Trying to understand what I experienced as a child and how it has designed the understanding of intersectionality I am struggling with today is not a simple task, but we clearly had not moved on. The ethnicity of the past kept rearing its head, for instance in the way my father's dyslexia was treated as a result of him being sami, and so my sisters' dyslexia was never acknowledged, and that meant recognising the same problems in our childrens' generation was that much harder. Reading was a waste of time anyway, right?

Which brings me to the comparisons of privilege. My understanding of the struggles of other ethnicities are still just theoretical, they are learned, not lived. But I have learned that privilege is not simple and one-sided, and so I have a problem when this is not accepted. Being told that I am too white to understand racism when I have my entire life lived in a society where racism is not based on colour, but on language, education, naming and geography, is confusing. I don't quite believe that privilege is that simple. Instead we benefit from something, but are stopped by something else, and the mathematics of privilege becomes as complex as the mathematics of hedons and dolors in Bentham's Felicific Calculus.

While being aware of privilege is extremely important, we need to acknowledge that like the struggle of complex lives, privilege is also relative and varied, and should not be a simple and automatic stamp. And that is what bothered me with the demand to leave class behind when discussing inequality, because class is as important as ethnicity or gender in this arithmetic of privilege. And this is what makes call-out culture and the emphasis on being "woke" such a problem to translate, because both practices focus on relatively narrow understandings of privilege and inequality.

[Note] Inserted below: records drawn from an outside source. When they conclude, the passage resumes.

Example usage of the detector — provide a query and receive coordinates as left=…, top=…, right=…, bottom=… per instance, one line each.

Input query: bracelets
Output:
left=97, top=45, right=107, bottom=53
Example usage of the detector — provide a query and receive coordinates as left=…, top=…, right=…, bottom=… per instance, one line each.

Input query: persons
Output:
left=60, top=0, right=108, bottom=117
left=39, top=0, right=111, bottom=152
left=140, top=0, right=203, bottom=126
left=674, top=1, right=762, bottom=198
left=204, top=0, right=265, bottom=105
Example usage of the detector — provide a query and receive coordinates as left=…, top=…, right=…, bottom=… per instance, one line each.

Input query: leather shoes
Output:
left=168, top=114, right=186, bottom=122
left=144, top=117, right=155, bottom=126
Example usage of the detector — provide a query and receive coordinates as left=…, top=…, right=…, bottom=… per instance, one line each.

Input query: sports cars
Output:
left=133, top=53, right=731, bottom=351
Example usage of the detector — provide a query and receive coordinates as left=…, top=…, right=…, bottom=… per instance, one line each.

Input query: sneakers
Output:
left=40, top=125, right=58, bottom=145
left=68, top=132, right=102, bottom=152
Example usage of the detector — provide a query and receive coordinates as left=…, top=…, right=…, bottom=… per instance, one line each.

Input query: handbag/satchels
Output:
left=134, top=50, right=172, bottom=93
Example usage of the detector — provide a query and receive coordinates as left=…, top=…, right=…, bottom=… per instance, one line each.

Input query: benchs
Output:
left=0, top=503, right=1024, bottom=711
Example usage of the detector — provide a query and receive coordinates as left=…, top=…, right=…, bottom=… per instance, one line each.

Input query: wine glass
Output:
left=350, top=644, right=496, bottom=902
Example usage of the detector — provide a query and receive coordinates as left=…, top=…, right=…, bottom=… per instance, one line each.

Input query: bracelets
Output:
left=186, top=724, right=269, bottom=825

But until we all have an intersectional understanding of privilege, we can make a stab at memorising Bentham's nonsense verse to aid the calculation of hedons and dolors to guide our moral actions:
Intense, long, certain, speedy, fruitful, pure—
Such marks in pleasures and in pains endure.
Such pleasures seek if private be thy end:
If it be public, wide let them extend
Such pains avoid, whichever be thy view:
If pains must come, let them extend to few.